Dataset entries:

== Segment start ==

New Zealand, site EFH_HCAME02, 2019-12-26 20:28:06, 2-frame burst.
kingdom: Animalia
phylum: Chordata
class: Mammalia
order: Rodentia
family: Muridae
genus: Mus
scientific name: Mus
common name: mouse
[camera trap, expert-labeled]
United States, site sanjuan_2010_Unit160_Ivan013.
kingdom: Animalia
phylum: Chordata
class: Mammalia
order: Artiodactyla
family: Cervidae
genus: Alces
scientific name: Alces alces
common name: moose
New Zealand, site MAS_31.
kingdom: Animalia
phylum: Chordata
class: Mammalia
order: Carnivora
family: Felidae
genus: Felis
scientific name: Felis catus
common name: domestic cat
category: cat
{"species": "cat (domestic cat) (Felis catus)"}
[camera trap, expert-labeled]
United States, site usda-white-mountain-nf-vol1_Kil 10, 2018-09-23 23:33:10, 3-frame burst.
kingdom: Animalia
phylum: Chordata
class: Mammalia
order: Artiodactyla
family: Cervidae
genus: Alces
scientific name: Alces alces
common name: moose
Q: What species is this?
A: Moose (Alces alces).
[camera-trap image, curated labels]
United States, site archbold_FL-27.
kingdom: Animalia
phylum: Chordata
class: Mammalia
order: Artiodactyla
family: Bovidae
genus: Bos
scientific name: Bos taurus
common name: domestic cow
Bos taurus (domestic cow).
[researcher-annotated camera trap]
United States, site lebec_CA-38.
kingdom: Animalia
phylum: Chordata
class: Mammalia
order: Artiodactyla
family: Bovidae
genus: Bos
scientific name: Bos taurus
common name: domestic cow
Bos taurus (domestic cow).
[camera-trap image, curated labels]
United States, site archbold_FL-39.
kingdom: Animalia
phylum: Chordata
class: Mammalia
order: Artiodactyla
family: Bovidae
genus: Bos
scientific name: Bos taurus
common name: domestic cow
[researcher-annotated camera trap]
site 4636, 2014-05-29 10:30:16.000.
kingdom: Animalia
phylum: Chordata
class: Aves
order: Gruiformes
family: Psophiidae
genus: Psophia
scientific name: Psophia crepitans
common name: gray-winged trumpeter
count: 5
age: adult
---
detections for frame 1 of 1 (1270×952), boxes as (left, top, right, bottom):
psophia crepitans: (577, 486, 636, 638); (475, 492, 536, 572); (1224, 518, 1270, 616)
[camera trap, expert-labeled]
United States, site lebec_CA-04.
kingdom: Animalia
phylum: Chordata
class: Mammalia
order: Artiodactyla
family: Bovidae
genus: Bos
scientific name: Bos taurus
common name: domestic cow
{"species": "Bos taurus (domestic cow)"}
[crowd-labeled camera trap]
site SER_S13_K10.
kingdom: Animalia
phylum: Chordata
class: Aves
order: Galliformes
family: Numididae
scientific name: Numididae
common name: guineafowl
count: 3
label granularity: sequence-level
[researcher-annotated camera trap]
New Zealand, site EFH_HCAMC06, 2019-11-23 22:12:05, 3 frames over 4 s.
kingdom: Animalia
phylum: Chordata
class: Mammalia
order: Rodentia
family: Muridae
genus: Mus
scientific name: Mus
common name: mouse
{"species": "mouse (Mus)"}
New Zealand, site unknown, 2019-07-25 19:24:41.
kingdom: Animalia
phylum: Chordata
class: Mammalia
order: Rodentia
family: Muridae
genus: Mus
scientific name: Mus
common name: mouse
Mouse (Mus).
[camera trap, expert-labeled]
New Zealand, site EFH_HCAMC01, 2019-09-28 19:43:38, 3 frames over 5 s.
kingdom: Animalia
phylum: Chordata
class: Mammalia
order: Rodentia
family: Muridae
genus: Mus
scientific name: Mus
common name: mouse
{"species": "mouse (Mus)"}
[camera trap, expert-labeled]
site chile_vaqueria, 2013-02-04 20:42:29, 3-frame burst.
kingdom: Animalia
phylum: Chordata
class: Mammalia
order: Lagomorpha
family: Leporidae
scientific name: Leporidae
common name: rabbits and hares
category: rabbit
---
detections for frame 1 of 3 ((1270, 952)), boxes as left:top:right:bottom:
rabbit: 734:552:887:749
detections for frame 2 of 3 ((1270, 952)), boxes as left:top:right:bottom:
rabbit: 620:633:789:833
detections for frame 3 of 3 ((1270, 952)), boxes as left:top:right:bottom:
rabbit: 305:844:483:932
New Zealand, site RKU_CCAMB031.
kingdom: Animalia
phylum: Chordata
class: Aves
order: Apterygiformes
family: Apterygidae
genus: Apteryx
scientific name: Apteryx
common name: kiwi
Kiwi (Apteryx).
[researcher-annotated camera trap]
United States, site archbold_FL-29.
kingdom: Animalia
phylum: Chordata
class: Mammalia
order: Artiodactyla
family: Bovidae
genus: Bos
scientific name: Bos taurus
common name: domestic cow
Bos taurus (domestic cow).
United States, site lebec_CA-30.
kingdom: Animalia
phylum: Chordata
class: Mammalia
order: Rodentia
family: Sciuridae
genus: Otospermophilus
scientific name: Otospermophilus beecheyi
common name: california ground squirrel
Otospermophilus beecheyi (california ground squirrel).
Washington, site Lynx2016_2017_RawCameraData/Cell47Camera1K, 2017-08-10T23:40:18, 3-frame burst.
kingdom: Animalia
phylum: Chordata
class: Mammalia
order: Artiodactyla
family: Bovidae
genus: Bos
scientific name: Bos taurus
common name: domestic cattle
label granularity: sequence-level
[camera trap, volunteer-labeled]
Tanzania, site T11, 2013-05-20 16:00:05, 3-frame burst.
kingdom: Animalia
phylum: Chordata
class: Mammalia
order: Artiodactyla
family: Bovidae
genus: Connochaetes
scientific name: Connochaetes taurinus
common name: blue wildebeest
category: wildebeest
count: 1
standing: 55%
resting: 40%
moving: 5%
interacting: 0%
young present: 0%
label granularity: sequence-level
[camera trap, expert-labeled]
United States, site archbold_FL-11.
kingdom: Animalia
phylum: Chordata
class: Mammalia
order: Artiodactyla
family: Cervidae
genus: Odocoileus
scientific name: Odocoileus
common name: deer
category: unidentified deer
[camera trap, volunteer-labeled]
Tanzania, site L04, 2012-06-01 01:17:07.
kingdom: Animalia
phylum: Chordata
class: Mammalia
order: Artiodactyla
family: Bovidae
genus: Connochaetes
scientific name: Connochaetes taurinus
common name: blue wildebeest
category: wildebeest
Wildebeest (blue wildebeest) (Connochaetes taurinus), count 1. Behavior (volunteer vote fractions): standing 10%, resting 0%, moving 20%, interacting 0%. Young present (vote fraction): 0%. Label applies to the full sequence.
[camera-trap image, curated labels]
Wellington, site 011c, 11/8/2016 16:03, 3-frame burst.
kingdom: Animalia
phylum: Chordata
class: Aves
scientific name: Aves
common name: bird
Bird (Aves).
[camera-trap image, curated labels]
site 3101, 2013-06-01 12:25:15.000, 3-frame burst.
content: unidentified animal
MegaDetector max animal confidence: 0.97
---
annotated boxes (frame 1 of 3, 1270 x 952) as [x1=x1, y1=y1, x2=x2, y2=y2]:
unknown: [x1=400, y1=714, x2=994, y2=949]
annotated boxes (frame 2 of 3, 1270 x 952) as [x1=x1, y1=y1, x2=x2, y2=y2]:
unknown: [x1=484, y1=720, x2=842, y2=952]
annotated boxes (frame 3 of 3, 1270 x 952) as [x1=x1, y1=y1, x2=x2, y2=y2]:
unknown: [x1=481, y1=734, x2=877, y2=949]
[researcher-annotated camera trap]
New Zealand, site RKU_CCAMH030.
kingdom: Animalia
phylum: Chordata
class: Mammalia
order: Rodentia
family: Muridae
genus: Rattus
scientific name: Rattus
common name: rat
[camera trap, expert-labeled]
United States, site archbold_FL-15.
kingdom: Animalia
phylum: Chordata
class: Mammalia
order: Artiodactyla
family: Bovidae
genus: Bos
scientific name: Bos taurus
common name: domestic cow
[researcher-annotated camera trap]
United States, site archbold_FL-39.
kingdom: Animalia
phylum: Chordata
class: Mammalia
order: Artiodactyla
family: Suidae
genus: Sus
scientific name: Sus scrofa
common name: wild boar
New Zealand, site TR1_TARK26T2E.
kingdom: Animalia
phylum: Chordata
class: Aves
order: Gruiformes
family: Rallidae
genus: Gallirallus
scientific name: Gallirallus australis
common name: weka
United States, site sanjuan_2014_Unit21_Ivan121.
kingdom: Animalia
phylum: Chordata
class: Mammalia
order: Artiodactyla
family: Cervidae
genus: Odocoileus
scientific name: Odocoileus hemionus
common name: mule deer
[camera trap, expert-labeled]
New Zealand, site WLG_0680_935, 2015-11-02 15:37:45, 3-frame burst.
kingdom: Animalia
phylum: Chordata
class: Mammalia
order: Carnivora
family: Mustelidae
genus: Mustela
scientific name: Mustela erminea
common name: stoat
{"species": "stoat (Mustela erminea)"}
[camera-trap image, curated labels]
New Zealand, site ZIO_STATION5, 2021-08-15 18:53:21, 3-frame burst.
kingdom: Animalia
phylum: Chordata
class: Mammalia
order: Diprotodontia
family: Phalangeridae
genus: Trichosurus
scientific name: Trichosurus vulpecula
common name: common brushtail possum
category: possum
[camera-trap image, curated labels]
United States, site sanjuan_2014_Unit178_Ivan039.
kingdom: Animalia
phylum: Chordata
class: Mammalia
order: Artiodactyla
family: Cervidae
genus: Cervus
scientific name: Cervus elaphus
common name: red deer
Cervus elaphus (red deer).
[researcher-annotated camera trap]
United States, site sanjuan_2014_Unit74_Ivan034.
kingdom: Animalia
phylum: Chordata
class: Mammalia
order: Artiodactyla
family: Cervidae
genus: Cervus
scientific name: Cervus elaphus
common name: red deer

== Segment end ==

Exercise prompt: Take the lines from the start of the records through the line holding "genus: Felis", both included, and please print them exactly, with nothing else.

Result below:
New Zealand, site EFH_HCAME02, 2019-12-26 20:28:06, 2-frame burst.
kingdom: Animalia
phylum: Chordata
class: Mammalia
order: Rodentia
family: Muridae
genus: Mus
scientific name: Mus
common name: mouse
[camera trap, expert-labeled]
United States, site sanjuan_2010_Unit160_Ivan013.
kingdom: Animalia
phylum: Chordata
class: Mammalia
order: Artiodactyla
family: Cervidae
genus: Alces
scientific name: Alces alces
common name: moose
New Zealand, site MAS_31.
kingdom: Animalia
phylum: Chordata
class: Mammalia
order: Carnivora
family: Felidae
genus: Felis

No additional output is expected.